Pick out every line in the entries below that contains the string "shoelace", and copy each one. Matches are case-sensitive.

##### Entries shown

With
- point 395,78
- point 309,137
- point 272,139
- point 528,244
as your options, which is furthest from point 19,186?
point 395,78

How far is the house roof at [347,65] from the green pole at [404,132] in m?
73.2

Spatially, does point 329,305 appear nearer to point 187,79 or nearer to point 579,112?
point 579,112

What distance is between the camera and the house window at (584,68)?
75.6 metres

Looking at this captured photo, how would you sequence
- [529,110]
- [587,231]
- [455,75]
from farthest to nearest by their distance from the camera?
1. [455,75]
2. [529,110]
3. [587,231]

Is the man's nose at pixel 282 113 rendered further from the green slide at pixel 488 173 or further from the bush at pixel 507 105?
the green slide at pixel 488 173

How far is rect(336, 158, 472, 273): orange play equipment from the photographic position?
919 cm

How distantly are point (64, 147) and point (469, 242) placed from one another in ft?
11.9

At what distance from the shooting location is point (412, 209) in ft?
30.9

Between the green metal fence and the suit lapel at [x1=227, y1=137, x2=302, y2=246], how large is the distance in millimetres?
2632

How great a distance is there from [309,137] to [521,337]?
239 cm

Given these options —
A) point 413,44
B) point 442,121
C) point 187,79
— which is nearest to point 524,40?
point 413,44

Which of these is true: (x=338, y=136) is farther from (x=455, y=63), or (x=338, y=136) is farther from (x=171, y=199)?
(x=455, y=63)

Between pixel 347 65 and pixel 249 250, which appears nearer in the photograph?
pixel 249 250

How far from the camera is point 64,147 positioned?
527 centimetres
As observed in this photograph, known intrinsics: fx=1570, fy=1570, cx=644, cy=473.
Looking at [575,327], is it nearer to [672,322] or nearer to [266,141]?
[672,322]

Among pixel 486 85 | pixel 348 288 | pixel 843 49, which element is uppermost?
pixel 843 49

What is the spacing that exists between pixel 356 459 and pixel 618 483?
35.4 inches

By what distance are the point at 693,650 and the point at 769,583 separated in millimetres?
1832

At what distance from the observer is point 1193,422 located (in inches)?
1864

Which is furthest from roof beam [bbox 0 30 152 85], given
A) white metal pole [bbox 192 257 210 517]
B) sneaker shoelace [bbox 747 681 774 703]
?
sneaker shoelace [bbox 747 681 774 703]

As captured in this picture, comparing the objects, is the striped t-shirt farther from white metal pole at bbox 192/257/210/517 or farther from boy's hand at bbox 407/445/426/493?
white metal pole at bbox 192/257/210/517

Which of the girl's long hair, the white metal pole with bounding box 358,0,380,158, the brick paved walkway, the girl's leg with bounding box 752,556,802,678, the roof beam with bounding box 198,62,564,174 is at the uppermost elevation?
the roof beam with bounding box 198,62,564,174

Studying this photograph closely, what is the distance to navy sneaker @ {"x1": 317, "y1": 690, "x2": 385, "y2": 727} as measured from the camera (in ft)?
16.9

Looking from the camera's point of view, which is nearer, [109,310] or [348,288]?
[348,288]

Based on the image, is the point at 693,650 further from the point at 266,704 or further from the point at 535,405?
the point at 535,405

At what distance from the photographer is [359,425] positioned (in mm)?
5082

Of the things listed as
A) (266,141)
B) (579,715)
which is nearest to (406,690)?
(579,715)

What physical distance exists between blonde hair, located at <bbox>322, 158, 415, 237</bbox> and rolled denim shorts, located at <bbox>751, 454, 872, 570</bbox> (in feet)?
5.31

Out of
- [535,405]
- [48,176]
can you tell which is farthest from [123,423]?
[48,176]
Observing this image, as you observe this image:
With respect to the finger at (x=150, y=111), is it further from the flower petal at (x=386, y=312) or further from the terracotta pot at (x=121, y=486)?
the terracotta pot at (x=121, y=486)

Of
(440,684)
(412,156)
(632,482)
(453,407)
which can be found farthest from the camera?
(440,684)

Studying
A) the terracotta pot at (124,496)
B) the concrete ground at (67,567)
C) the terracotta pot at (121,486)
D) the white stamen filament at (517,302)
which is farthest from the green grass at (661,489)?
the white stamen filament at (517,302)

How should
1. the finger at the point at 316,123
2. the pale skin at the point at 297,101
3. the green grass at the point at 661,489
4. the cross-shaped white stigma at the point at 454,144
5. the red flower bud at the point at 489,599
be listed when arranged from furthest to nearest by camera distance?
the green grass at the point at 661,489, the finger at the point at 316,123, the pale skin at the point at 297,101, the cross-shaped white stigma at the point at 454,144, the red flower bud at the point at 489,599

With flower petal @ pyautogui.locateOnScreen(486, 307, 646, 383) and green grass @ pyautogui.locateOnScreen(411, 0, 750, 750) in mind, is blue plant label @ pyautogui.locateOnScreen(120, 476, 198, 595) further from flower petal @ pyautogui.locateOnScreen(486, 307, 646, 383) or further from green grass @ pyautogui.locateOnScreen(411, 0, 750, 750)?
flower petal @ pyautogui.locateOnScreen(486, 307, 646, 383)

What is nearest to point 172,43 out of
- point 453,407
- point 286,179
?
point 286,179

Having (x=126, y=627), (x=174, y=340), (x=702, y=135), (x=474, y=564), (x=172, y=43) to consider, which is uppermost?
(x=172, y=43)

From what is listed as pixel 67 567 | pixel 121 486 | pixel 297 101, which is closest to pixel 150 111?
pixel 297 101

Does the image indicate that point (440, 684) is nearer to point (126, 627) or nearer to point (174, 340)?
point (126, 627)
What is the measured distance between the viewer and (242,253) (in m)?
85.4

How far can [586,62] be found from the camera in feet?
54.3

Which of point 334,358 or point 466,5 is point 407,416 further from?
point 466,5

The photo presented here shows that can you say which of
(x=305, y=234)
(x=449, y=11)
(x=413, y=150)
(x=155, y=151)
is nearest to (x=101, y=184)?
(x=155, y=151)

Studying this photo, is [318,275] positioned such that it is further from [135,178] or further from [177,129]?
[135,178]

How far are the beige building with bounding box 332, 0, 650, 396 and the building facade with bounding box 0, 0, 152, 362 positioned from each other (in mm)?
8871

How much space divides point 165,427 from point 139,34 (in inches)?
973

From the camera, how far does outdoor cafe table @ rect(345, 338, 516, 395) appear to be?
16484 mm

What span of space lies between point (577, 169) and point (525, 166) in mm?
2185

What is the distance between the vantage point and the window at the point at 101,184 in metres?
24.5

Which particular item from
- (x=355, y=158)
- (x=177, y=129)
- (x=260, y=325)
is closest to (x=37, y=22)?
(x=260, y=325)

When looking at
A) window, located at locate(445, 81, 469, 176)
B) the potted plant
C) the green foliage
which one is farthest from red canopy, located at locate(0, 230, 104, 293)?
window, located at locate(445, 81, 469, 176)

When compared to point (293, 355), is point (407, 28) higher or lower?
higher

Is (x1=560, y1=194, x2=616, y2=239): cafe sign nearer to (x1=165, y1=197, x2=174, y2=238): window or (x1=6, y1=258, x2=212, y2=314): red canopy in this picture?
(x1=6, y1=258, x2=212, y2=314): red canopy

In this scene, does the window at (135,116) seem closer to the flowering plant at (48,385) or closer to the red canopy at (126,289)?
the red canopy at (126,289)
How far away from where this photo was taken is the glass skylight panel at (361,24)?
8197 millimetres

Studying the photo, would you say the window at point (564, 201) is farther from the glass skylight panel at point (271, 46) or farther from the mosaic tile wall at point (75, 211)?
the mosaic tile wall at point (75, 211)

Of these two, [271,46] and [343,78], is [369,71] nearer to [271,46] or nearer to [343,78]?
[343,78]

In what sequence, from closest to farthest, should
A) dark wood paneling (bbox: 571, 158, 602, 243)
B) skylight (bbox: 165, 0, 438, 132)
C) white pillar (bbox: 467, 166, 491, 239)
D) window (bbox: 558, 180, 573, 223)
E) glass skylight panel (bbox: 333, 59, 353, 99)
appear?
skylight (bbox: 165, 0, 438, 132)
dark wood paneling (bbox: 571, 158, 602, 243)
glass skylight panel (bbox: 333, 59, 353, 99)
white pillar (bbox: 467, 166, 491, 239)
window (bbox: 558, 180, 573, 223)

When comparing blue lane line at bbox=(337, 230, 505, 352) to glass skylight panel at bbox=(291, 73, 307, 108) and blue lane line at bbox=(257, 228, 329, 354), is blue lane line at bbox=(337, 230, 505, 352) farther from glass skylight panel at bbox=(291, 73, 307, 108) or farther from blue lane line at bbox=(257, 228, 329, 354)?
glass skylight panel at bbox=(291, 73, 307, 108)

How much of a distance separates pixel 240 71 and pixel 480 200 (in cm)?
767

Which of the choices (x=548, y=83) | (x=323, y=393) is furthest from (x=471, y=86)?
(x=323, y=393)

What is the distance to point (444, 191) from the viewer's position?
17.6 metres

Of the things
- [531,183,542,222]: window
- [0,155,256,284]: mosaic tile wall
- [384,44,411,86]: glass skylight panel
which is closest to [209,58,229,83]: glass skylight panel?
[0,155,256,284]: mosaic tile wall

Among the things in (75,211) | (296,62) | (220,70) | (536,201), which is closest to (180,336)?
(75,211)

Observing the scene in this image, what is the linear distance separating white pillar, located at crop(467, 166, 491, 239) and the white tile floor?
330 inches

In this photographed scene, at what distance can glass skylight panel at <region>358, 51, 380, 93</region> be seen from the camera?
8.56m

##########

→ Complete answer:
B) sneaker shoelace [bbox 747 681 774 703]
sneaker shoelace [bbox 747 681 774 703]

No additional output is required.